Adam King’s lighting design strives to elevate the show to spectacular, but the flat-fronted, two-level, stationary set on which the rays fall doesn’t pull its weight. With deliberately comic unsubtlety, the colour coding in Abby Clarke’s costume design and the celebration of buckles and studs that adorn Jordan Kai Burnett’s outfit as Scissorhands hit their mark.
Burnett makes for a bewitchingly winsome hero, Scissorhands’s gender neutrality as menacing to small-town America as their unorthodox physiognomy.

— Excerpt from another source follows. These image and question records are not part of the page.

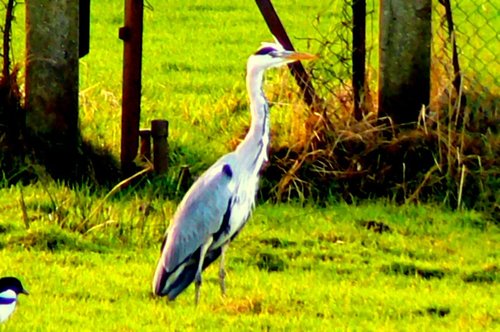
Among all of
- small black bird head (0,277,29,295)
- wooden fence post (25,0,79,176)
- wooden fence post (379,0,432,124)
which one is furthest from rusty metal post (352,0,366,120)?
small black bird head (0,277,29,295)

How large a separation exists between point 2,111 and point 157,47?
4806 mm

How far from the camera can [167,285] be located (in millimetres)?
6523

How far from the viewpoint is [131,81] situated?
8.68 m

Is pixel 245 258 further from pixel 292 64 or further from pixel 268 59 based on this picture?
pixel 292 64

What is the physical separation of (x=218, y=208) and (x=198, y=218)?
0.33 ft

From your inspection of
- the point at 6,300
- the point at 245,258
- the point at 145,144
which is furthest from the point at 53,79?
the point at 6,300

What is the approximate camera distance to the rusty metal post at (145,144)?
8.76 m

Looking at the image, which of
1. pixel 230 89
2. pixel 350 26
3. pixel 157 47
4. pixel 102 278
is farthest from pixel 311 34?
pixel 102 278

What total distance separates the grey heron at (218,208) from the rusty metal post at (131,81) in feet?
6.11

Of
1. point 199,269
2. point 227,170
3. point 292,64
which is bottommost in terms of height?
point 199,269

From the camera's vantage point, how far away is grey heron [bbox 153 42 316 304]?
21.6ft

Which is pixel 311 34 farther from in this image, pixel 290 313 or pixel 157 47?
pixel 290 313

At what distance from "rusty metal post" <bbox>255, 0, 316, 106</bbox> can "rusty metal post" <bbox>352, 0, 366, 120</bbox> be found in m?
0.26

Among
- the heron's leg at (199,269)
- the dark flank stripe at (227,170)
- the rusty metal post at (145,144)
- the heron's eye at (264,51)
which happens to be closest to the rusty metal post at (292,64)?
the rusty metal post at (145,144)
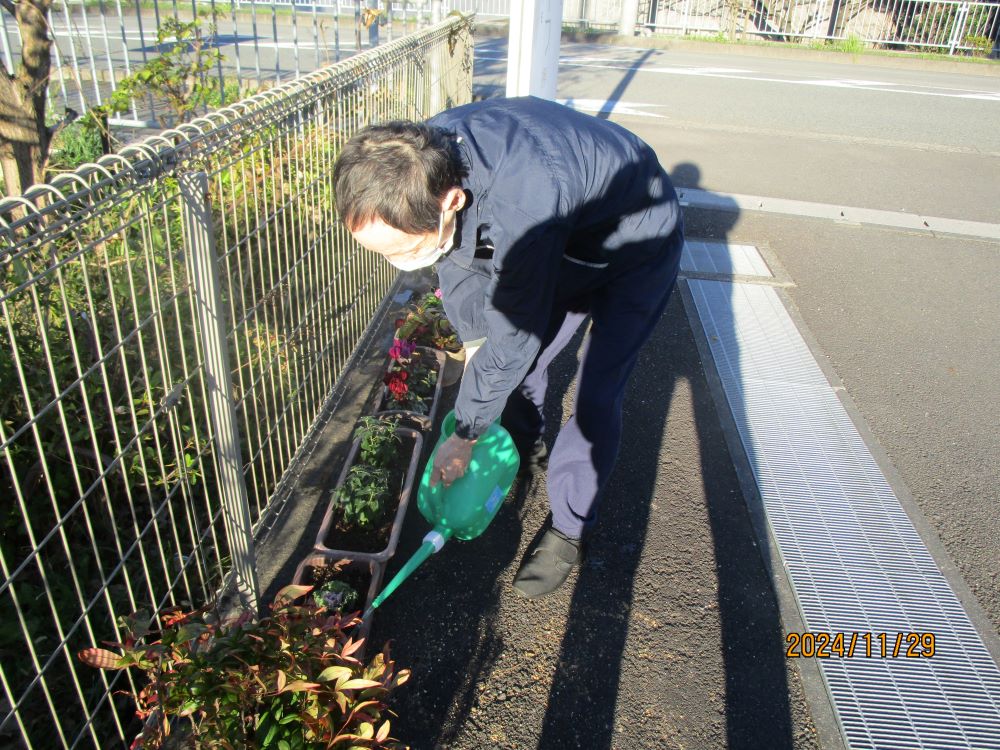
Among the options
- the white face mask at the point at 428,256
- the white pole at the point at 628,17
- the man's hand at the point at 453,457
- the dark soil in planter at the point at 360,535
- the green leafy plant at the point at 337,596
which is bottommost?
the dark soil in planter at the point at 360,535

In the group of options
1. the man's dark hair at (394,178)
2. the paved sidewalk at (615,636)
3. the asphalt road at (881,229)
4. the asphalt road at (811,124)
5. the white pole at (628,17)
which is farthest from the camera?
the white pole at (628,17)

They played Scissorhands in the US, from where the show hails, and although vocally underpowered in the songs, their performance is consistently watchable, interesting and surprisingly nuanced, capturing the orphan’s vulnerability with expressive movements and facial expressions.
Peg, unhappily locked into a life of frumpy housewife, feels a connection with misfit Scissorhands. Peg’s humanity and the pair’s unlikely affinity are central to the integrity of the show’s message of inclusivity, and Emma Williams brings in spades everything needed as the ditsy homemaker who finds her inner champion.
Burnett’s duets with Williams, ”Beautiful Weirdos” written by Pat Benatar and Neil Giraldo for the show, and with Lauren Jones as Kim, Sara Bareilles’s “Gravity”, are two of the occasional oases of sincerity in a show that is generously endowed with over-amplified songs belted out with passion / angst / energy (as applies) set at 12 out of ten, which even for a parody is fatiguing.
In all, the jukebox score is a slightly odd mix of songs that allows Dionne Gipson to take the roof off as the Inventor, bores with an overlong mock-gospel reworking of “Heaven is a Place on Earth” and thrills with “I’m Afraid of Americans”.
Largely though, writer Bradley Bredeweg’s explosively camp spree succeeds in repositioning the original story’s central theme so that the fantasy romance stands alongside a timely message about acceptance and taking a stand against intolerance.